What a beautiful man!
@ajlewis2 he definitely was.
@stefano Beautiful story, thanks a lot for sharing.
@stefano Beautiful text. Inspiring are those figures from the past. Bosses like him, putting humans above everything else, are now nowhere to be found. Or I am just pessimistic. Thanks to the scribe who backed-up the memories from this era.
@EnigmaRotor thank you. I don't feel old - but I'm old enough to have some interesting memories.

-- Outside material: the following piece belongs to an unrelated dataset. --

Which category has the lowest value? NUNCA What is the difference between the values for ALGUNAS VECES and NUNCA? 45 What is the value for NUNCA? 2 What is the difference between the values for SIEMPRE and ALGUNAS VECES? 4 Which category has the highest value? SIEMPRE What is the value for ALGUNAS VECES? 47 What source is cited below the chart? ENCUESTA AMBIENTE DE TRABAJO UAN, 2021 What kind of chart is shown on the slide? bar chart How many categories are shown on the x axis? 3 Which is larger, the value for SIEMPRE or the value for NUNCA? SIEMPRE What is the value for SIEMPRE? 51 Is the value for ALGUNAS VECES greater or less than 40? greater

@stefano /* I don’t think we got *that* old, but the volume of changes around us since the last few years made us probably fast-forward at an unexpected pace. At least, that’s what I am in, waking up in different world without having noticed the calendar switching the pages. I guess other generations might have felt the same, and at this point also found nostalgia to be a way to anchor to something. Yes, while I am too young to be a boomer, I’m probably the one coward looking at the past to cherish things we knew for sure, instead of looking at the uncertainty of future. No wonder I like operating systems from the 60s 70s… */
@stefano I presume your blogpost described L'Aquila area. I visited L'Aquila twice; first, in 1996, as a co-author of someone on the maths faculty of the University. They still had very old DEC machines, connected to the internet by modem lines, and I was asked to help to install GAP (https://gap-system.org) on one of them. The campus had a basic coffee bar where one could drink an espresso looking at Gran Sasso, and I stayed at an old convent (which, I was told, hasn't survived the quake).
The second time it was in 2015, with my spouse asked to visit a CS research institute there, so we went there with our 3y.o.; in a mountain village nearby he saw snow for the 1st time in his life.